# A bit of history...

KNN algorithm is one of the simplest and oldest methods used in machine learning. It dates back to the 1950s. The concept of nearest neighbor searches was first introduced by Evelyn Fix and Joseph Hodges in 1951 in their paper titled "Discriminatory Analysis, Nonparametric Discrimination: Consistency Properties.". 

Through the 1970s and 1980s, as computers became more powerful, k-NN gained traction as a simple and interpretable way to classify objects in several fields like medical diagnosis, handwriting recognition, and image classification.

With the growth of machine learning in the 1990s and 2000s, KNN continued to be used but was sometimes overshadowed by other algorithms like Support Vector Machines and neural networks.

However, KNN remains popular in recommendation systems, anomaly detection, and situations where interpretability is important. Despite its simplicity, it has limitations: it's computationally intensive for large datasets, sensitive to irrelevant features, etc...

# How does it work? 
## The famous "iris" dataset as an example...

I'm not going to explain the iris dataset here, as it's a very well-known dataset. If you want to know more about it, you can check the [UCI Machine Learning Repository](https://archive.ics.uci.edu/ml/datasets/iris).

In [32]:
from sklearn.datasets import load_iris
from sklearn.model_selection import train_test_split
import pandas as pd
import numpy as np
from collections import Counter

In [22]:
iris = load_iris()
X = iris.data
y = iris.target

df = pd.concat(
    [pd.DataFrame(X, columns=iris.feature_names),
     pd.DataFrame(y, columns=['target'])],
    axis=1
)

df

Unnamed: 0,sepal length (cm),sepal width (cm),petal length (cm),petal width (cm),target
0,5.1,3.5,1.4,0.2,0
1,4.9,3.0,1.4,0.2,0
2,4.7,3.2,1.3,0.2,0
3,4.6,3.1,1.5,0.2,0
4,5.0,3.6,1.4,0.2,0
...,...,...,...,...,...
145,6.7,3.0,5.2,2.3,2
146,6.3,2.5,5.0,1.9,2
147,6.5,3.0,5.2,2.0,2
148,6.2,3.4,5.4,2.3,2


The only thing we have to remember is just that it has 4 features (sepal length, sepal width, petal length, and petal width) and 3 classes (setosa, versicolor, and virginica). It's a typical classification problem. and it will help us to understand how KNN works.

# The Algorithm

To perform KNN, we need only 1 hypeterparameter: the number of neighbors (k).

then we do the followings steps:
- We compute the (euclidian) distance between a given point and all the other data points.
- We sort all the distances computed for this given point and keep the "k" nearest neighbors (those with minimal distances).
- We assign the class to the given point based on the majority class of the "k" nearest neighbors.

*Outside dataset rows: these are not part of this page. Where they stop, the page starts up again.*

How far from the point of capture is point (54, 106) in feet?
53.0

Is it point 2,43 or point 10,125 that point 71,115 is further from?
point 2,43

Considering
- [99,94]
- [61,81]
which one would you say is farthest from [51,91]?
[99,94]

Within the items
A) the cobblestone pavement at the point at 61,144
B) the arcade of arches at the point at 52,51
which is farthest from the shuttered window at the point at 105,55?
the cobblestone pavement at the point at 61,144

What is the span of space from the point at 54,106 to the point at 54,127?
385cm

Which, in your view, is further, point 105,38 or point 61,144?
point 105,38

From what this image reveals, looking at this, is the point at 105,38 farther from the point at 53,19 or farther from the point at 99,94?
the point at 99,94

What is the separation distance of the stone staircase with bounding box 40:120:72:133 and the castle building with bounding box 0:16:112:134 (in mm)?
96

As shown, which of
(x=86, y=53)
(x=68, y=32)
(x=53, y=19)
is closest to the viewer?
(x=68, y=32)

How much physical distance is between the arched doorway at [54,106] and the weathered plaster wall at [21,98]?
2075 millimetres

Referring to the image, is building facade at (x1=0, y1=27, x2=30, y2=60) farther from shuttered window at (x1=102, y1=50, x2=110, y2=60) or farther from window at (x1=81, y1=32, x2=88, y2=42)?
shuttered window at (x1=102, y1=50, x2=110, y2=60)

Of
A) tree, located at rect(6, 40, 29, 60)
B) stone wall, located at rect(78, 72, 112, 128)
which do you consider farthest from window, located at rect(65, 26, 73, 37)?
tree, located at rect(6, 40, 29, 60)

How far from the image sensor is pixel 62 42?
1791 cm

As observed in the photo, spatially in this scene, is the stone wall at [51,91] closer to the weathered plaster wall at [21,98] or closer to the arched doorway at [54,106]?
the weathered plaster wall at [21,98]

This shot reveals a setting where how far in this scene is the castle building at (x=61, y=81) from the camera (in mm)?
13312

Example: If we have a point "A" and its 3 nearest neighbors are 2 of class "setosa" and 1 of class "versicolor". We will assign the class "setosa" to the point "A".


Of course, we won't use the scikit-learn library to implement the KNN algorithm. We will implement it from scratch. We define the needed tools in OOP.

In the KNN class, we assume that we have train and test sets. 

In [48]:
class KNN:
    def __init__(self, k):
        self.k = k

    def fit(self, X_train, y_train):
        """Store the training data for later distance calculations"""
        self.X_train = X_train.values if isinstance(X_train, pd.DataFrame) else X_train
        self.y_train = y_train.values if isinstance(y_train, pd.Series) else y_train

    def _euclidean_distance(self, x1, x2):
        """Calculate Euclidean distance between two points"""
        return np.sqrt(np.sum((x1 - x2) ** 2))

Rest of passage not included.